Was this a model that could be applied to politics? I chatted it through with Olympics Secretary Jeremy Hunt, and the Obama’s re-election team in Washington, DC. I was convinced. Teams of well-organised activists knocking on doors, getting on social media and being incentivised to donate more of their time, really could be a game-changer.

But although Tories won in 2015, it was Labour that actually learnt the lessons.

An activist base, prepared to campaign and go anywhere, is precisely what Momentum delivered for Labour in 2017. With the spin-off benefit of these activists helping Labour to dominate social media. Something Conservatives had monopolised just two years earlier.

It was Cecil Parkinson who once pointed out to me that, in the long-run, everyone else’s Cabinet jobs depend on winning the next election. This, he would argue, makes appointing a Party Chairman amongst the most critical roles for any Conservative leader.
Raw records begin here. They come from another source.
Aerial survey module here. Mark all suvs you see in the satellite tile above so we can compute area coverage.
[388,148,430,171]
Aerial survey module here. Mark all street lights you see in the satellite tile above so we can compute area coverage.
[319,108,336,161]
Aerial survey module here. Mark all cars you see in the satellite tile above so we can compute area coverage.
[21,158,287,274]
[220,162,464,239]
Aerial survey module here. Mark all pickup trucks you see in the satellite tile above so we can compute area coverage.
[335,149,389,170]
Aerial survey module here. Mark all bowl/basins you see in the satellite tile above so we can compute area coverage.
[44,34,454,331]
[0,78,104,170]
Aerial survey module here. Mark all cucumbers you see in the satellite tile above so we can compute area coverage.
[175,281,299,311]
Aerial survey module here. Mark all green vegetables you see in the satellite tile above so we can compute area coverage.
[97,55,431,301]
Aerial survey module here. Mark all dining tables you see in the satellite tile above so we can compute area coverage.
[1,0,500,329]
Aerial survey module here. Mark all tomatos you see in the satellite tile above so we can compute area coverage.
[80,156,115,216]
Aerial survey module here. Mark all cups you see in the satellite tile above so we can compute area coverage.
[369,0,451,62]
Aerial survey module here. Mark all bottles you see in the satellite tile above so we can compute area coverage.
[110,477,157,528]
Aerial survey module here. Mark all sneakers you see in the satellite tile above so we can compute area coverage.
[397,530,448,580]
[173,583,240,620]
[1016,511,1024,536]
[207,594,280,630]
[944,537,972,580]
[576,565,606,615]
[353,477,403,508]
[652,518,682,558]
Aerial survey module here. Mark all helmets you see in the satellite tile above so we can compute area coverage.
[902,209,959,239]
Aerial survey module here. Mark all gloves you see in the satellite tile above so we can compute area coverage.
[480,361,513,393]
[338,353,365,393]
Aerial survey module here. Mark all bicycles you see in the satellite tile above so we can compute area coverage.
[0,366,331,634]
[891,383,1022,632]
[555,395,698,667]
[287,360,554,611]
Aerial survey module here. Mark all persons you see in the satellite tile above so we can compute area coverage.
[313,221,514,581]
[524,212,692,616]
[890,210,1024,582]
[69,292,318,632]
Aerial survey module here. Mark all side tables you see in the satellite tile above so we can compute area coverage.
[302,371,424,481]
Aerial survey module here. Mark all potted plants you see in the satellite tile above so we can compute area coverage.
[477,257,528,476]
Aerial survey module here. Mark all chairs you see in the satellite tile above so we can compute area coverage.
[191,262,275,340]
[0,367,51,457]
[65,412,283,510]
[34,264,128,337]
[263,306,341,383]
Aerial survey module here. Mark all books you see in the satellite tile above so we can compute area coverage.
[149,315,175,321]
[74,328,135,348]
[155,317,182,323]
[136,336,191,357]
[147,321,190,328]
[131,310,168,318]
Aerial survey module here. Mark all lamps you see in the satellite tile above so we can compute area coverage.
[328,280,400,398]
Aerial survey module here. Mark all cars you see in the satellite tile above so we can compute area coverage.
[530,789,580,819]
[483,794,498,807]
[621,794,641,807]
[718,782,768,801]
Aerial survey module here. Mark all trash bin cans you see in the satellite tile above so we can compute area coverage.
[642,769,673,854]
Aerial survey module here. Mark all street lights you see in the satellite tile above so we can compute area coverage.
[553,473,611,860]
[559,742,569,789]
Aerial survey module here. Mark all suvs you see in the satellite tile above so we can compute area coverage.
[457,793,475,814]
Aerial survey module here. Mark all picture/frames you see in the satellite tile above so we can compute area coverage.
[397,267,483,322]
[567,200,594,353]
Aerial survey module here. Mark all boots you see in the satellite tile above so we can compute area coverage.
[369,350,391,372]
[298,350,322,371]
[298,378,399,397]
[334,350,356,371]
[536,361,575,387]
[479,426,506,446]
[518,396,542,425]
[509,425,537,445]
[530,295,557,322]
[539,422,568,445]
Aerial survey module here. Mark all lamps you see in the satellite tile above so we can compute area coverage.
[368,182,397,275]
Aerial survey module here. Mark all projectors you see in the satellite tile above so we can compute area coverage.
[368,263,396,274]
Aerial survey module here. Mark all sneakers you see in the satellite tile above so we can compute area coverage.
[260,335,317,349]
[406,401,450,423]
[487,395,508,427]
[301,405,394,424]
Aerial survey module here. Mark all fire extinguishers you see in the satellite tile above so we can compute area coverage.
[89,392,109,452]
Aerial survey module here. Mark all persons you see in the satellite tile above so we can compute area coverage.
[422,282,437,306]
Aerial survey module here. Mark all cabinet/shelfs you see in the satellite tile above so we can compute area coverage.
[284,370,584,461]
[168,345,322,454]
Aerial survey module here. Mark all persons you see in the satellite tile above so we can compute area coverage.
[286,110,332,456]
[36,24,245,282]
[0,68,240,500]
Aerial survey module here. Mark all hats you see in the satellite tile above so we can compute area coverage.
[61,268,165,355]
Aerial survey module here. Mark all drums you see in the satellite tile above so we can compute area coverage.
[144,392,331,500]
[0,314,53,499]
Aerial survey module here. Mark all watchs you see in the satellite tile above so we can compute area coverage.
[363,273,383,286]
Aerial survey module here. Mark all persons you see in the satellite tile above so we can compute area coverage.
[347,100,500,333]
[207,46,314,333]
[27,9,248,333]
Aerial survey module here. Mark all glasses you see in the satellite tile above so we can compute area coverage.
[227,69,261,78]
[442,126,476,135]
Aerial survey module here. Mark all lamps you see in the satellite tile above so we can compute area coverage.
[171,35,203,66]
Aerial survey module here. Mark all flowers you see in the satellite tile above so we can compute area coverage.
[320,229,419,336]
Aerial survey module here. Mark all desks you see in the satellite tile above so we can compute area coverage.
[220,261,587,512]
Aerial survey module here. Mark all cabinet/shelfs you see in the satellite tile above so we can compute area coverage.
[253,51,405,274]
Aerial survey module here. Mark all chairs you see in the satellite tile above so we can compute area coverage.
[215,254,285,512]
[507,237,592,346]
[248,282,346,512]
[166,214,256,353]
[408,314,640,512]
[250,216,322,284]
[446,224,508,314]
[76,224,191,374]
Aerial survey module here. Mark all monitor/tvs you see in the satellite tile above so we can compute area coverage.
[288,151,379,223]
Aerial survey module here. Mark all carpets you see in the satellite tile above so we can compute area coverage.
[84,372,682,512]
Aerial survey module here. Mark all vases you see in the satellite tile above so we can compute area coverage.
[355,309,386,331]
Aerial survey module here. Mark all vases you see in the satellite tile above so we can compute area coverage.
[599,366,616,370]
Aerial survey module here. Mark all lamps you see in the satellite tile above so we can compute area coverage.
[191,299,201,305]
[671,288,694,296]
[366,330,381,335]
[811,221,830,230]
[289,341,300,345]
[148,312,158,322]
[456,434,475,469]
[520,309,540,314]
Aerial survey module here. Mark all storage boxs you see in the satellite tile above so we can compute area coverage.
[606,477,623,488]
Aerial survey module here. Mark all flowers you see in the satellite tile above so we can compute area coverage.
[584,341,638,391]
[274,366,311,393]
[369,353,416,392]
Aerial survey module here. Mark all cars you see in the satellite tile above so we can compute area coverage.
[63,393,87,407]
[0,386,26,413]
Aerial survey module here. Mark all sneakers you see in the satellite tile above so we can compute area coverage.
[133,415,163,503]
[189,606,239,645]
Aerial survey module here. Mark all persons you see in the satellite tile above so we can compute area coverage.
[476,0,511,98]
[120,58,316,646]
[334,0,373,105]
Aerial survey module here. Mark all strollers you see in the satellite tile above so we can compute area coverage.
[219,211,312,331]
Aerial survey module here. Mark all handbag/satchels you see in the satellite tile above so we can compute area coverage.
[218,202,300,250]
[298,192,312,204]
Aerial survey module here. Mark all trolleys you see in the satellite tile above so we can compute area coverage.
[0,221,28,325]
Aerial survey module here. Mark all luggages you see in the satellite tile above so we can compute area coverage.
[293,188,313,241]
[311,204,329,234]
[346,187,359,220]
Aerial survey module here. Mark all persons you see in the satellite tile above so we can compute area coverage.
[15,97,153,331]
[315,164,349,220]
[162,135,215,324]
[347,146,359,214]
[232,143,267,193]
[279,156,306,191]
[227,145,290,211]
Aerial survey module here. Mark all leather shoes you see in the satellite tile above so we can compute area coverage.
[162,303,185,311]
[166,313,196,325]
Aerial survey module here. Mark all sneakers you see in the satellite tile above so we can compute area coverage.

Building the activist base, extending membership benefits and restarting the youth section, should therefore be urgent priorities. It matters to the whole of the Tory party. But it also matters to the country at large because, if Corbyn wins, Britons will find out what the population of Caracas already know; socialism in action is nothing but the equal sharing of misery.

Today, a combination of reasonable mid-Brexit negotiations, lack of obvious alternative and May’s dogged determination, has given this Prime Minister the opportunity to make a fresh start in 2018. Regardless of who leads us into the next election, it is very much the duty of today’s leader to pay attention to fixing our rusty party machine. Just one more priority for a busy start to 2018.